Print the passage from the Cloud Monitoring dashboard text exactly, starting at "Monitoring dashboard is" and ending at "dashboard as required.".

+++ EXTRACT PROVIDED +++

Cloud Monitoring Dashboard:

Monitoring dashboard is one of the ways to view and analyse your metrics in Google Cloud Platform. Google Cloud Platform provides dashboards for most of the Google Cloud Services without any effort from our end. It also provide options to monitor custom metrics thorough custom dashboard. We have option to add Line Chart, Stacked area chart, Stacked bar chart, Heatmap chart, Gauges, Scorecards and textboxes widgets to our custom dashboard as required. 


Nginx Application Dashboard

As we have already added, Nginx monitoring plugin, we should be able to see Nginx Application dashboard in our Monitoring Dashboard page. Navigate to Google Cloud Console -> Monitoring -> Dashboard to see Nginx dashboard:

 

Google Cloud Monitoring - Nginx Application Dashboard
Google Cloud Monitoring - Nginx Application Dashboard


Click on Nginx Application dashboard (you can use Filter Dashboard to navigate quickly, if you have many dashboards) to see Nginx monitored metrics.

+++ DATA PROVIDED +++

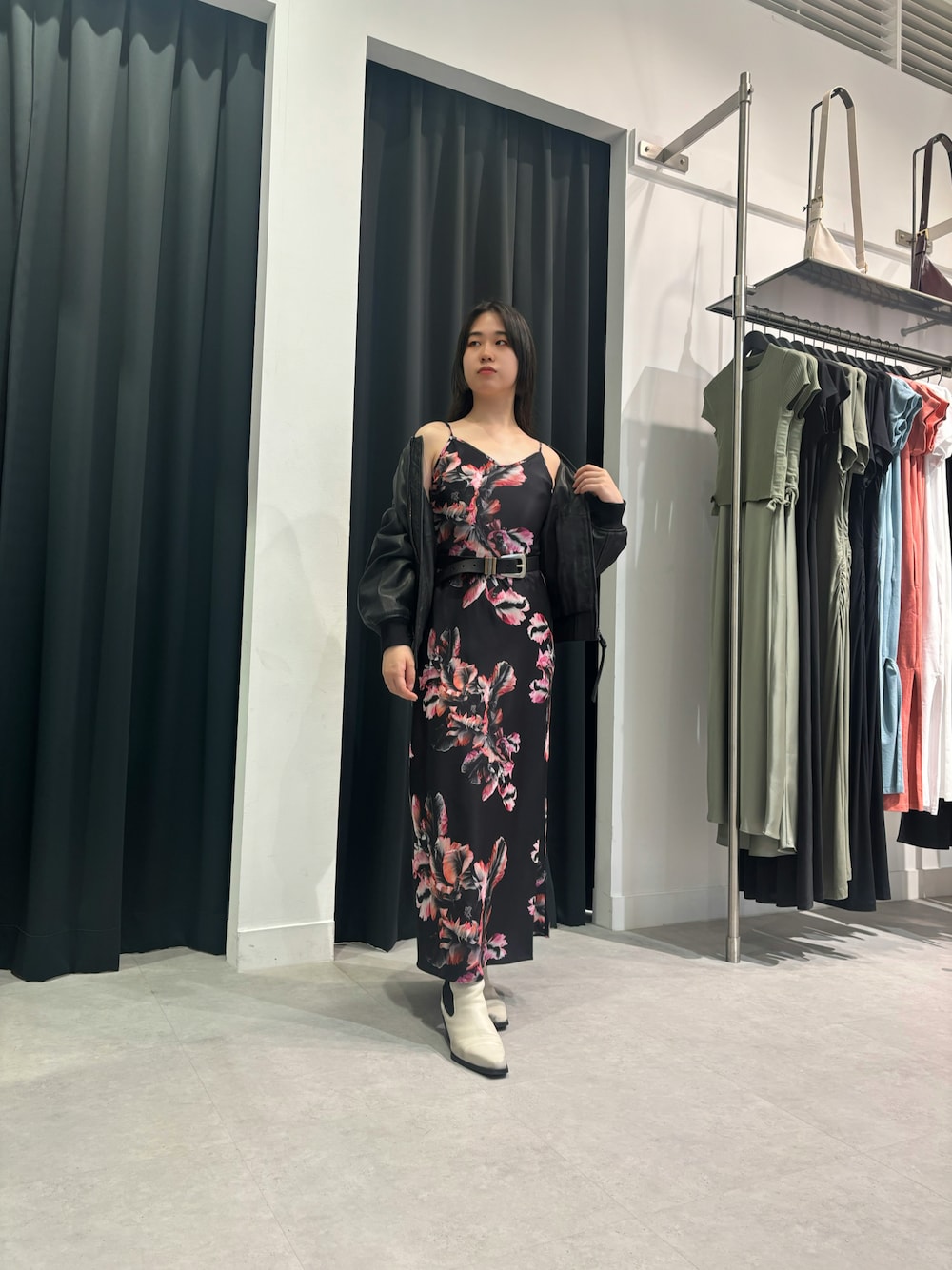 「キレイめカジュアル、最近のいい感じコーデ、ドレス、レザージャケット、お洒落さんとつながりたい」｜「ALLSAINTSのVALLY LEATHER BOOTS | VALLY レザー ブーツ（ブーツ、ホワイト系）」を使った、Mihoさん（骨格ウェーブ・レディース・160cm）の春コーディネートの1枚目の写真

+++

ANSWER FOR THIS EXERCISE ::
Monitoring dashboard is one of the ways to view and analyse your metrics in Google Cloud Platform. Google Cloud Platform provides dashboards for most of the Google Cloud Services without any effort from our end. It also provide options to monitor custom metrics thorough custom dashboard. We have option to add Line Chart, Stacked area chart, Stacked bar chart, Heatmap chart, Gauges, Scorecards and textboxes widgets to our custom dashboard as required.